Segment Start: RECORDED DATA
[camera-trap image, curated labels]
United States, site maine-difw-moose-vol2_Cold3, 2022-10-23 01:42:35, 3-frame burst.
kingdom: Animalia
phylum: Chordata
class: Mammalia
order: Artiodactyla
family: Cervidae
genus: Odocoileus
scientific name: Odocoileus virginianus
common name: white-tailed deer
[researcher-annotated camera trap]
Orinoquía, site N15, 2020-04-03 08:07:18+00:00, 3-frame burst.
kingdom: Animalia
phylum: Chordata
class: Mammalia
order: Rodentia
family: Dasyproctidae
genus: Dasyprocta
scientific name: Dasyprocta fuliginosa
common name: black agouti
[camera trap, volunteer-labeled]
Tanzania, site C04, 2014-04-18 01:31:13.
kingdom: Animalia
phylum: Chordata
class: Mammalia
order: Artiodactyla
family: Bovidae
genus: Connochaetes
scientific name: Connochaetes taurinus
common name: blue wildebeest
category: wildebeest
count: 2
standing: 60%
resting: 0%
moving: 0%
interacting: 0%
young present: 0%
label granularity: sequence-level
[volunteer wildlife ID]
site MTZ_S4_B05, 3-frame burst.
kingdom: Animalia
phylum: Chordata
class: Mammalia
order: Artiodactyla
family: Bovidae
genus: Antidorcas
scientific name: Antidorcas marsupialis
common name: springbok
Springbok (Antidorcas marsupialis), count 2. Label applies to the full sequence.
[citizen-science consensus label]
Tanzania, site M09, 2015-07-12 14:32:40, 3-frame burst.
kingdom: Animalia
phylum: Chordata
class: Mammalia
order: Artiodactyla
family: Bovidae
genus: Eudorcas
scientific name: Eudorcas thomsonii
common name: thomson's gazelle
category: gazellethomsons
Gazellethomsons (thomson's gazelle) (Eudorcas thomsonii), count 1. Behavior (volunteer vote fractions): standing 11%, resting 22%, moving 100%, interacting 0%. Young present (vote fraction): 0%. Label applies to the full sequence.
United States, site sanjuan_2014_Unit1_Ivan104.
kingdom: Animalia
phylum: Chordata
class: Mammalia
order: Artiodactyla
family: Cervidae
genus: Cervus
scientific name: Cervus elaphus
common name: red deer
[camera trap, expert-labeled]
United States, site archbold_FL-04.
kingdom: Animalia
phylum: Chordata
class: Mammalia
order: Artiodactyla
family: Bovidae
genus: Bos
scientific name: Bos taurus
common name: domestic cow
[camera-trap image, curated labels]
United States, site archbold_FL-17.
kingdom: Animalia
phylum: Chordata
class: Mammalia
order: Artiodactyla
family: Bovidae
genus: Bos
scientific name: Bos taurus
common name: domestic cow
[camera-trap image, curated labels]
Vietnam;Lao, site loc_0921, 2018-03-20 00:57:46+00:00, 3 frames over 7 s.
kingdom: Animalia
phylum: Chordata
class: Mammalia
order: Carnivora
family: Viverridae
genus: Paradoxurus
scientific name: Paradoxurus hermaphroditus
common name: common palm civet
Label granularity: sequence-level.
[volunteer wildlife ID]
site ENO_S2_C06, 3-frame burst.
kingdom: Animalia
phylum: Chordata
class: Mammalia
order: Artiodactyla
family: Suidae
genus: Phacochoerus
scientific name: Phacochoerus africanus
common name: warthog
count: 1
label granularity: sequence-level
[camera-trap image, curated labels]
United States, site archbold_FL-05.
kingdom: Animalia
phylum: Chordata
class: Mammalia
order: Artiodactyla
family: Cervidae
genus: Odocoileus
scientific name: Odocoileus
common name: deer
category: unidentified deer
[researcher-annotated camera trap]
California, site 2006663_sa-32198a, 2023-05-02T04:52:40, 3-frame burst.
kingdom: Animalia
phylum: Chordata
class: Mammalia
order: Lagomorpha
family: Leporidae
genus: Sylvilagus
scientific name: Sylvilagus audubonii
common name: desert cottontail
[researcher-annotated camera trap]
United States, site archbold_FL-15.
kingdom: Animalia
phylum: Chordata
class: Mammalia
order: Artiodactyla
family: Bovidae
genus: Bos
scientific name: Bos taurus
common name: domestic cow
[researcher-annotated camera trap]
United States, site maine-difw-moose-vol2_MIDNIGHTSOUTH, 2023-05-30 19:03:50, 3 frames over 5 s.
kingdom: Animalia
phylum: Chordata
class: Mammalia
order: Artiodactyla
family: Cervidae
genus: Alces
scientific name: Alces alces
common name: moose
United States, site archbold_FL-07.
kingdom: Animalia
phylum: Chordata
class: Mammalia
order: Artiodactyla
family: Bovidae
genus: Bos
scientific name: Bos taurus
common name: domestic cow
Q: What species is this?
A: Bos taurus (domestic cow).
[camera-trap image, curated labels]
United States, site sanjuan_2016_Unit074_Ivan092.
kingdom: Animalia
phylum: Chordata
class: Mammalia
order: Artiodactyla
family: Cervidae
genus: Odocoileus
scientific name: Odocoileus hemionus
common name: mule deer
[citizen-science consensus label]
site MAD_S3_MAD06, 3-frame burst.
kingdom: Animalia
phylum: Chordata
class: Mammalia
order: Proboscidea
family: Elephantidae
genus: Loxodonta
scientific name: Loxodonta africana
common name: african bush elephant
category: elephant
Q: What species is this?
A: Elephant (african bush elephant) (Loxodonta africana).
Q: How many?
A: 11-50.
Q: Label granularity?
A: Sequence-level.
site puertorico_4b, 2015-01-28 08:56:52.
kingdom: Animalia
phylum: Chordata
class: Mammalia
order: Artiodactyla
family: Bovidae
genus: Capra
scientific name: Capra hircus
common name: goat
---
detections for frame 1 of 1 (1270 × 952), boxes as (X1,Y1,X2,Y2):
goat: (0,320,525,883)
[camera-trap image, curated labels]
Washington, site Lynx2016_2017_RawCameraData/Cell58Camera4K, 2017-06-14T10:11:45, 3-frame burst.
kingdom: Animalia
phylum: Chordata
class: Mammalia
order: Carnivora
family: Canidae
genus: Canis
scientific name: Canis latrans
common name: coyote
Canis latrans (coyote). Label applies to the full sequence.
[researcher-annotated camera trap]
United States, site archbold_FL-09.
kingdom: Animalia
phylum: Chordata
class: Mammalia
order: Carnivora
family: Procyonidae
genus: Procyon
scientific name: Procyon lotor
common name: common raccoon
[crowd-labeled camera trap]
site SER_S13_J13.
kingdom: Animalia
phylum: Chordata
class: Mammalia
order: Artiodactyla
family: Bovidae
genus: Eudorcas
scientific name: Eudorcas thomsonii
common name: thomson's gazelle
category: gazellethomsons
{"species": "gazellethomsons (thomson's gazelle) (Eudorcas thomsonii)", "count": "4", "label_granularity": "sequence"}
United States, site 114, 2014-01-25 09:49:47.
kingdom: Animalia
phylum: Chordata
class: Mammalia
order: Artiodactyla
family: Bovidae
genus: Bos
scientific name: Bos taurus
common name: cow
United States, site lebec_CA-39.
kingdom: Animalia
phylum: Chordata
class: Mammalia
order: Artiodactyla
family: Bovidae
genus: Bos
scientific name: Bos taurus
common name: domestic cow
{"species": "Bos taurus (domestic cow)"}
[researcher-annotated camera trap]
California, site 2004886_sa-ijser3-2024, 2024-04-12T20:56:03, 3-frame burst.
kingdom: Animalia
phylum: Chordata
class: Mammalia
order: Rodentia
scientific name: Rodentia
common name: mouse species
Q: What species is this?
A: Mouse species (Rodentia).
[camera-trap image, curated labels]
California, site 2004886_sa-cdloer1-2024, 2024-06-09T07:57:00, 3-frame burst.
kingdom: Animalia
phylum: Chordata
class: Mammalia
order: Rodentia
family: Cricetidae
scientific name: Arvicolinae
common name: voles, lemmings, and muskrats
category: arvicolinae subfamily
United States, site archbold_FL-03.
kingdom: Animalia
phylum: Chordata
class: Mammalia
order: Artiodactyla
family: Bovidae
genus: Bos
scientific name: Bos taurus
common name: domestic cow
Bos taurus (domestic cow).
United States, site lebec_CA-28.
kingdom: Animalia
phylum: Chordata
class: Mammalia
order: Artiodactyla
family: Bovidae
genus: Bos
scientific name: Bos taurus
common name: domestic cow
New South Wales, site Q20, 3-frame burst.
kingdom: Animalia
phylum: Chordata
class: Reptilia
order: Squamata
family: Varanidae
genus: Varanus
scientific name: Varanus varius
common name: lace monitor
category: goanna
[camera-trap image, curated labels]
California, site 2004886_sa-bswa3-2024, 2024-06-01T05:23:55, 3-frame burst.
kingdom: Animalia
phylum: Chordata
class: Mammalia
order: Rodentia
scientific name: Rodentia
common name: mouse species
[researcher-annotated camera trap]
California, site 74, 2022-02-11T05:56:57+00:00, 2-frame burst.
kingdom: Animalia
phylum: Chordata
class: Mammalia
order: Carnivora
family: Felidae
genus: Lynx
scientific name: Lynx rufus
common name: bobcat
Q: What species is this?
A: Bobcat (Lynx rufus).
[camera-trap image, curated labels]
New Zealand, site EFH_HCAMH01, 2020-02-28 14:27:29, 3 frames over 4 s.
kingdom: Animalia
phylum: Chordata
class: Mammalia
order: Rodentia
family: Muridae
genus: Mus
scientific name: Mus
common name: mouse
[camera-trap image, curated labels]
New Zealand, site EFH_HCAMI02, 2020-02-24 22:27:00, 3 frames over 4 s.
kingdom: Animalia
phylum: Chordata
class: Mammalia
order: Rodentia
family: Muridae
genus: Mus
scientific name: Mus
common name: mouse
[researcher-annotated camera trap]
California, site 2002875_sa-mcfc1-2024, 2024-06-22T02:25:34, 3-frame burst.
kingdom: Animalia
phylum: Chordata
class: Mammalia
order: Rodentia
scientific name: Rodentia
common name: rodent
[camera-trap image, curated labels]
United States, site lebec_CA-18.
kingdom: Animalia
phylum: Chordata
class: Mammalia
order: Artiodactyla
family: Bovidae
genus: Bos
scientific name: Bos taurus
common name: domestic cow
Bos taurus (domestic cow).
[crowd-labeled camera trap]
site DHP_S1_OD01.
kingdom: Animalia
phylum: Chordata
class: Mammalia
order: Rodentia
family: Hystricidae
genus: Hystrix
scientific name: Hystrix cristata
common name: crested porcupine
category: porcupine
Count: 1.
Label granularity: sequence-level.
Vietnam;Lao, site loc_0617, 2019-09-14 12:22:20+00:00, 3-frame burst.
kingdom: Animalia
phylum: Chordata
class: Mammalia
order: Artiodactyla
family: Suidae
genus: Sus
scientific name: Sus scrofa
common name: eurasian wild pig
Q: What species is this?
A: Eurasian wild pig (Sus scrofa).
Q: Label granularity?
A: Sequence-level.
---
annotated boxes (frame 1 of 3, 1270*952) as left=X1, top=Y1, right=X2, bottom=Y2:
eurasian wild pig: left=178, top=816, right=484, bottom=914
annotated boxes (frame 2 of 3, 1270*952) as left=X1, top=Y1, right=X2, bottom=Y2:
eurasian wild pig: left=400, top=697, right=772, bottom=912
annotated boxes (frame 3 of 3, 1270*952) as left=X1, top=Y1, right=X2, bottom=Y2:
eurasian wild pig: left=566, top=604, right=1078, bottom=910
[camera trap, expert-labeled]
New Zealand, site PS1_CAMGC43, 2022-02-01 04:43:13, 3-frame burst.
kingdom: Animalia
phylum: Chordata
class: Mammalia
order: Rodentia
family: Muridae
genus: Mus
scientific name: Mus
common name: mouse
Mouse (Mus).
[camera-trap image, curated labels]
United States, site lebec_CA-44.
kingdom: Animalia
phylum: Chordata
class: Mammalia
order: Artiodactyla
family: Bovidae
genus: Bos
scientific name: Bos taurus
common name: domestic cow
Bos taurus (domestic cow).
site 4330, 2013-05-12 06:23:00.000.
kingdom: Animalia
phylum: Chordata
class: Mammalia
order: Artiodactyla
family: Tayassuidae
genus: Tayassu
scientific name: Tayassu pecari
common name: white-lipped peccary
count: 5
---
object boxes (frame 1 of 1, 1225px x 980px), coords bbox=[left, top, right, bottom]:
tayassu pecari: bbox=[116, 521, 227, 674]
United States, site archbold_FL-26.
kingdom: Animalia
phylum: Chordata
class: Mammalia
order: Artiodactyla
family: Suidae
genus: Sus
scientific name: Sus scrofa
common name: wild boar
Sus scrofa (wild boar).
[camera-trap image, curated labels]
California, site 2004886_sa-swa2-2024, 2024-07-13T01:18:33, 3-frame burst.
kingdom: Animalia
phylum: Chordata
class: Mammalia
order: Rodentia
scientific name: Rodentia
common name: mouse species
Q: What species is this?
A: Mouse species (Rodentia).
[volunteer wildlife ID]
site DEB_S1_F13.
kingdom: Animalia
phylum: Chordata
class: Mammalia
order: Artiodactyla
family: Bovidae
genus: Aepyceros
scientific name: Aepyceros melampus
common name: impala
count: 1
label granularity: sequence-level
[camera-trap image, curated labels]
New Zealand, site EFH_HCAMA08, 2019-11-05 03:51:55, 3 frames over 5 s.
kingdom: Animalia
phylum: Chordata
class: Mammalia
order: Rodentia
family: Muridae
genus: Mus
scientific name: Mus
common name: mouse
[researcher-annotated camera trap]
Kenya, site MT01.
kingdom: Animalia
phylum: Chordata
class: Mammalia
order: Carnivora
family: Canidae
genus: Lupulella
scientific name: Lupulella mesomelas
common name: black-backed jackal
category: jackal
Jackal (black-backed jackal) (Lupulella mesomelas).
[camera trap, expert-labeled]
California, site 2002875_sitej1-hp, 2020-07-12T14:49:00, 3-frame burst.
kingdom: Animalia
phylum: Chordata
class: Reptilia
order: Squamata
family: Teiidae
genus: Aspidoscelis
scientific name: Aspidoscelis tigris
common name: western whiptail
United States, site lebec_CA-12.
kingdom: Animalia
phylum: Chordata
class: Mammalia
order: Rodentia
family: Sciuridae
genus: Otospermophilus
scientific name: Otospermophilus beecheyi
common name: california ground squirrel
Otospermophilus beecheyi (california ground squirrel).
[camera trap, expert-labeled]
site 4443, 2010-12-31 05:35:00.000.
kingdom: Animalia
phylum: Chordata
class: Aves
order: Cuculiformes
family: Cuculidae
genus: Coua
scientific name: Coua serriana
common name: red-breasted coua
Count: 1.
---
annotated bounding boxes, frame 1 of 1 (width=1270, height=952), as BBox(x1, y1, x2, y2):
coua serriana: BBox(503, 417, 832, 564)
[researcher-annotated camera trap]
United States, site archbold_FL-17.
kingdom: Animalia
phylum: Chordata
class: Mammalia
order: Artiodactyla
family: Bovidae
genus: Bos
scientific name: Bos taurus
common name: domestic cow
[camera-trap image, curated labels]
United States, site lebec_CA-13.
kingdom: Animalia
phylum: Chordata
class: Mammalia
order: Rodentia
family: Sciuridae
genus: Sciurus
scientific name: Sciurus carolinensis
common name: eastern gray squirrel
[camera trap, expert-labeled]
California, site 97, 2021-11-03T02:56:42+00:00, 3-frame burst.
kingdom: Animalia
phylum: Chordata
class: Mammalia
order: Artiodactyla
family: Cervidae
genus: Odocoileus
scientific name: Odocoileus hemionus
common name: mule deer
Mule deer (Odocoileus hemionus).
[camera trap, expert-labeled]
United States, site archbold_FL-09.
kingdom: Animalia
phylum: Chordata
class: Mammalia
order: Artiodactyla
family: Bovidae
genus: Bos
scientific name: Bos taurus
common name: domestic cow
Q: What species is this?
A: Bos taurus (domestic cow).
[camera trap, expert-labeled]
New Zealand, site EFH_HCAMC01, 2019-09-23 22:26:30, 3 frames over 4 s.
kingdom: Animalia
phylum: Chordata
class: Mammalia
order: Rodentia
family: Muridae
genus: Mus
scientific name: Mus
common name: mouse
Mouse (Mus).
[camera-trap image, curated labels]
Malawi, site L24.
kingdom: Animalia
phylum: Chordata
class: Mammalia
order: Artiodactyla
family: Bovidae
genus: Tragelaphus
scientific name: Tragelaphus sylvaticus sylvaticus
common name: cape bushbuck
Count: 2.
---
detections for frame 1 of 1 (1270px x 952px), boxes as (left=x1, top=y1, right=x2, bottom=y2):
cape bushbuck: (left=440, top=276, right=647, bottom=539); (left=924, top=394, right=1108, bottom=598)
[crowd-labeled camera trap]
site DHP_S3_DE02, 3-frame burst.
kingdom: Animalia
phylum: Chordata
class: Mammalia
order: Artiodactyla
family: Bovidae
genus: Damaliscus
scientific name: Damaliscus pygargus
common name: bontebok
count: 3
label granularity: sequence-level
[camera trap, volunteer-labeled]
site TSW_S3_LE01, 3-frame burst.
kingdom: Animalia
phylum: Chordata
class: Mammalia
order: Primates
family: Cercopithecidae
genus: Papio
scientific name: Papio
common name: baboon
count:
Segment End: RECORDED DATA
**WHAT YOU SHOULD DO**
Copy each line above where "Vietnam" appears.

**RESPONSE**
Vietnam;Lao, site loc_0921, 2018-03-20 00:57:46+00:00, 3 frames over 7 s.
Vietnam;Lao, site loc_0617, 2019-09-14 12:22:20+00:00, 3-frame burst.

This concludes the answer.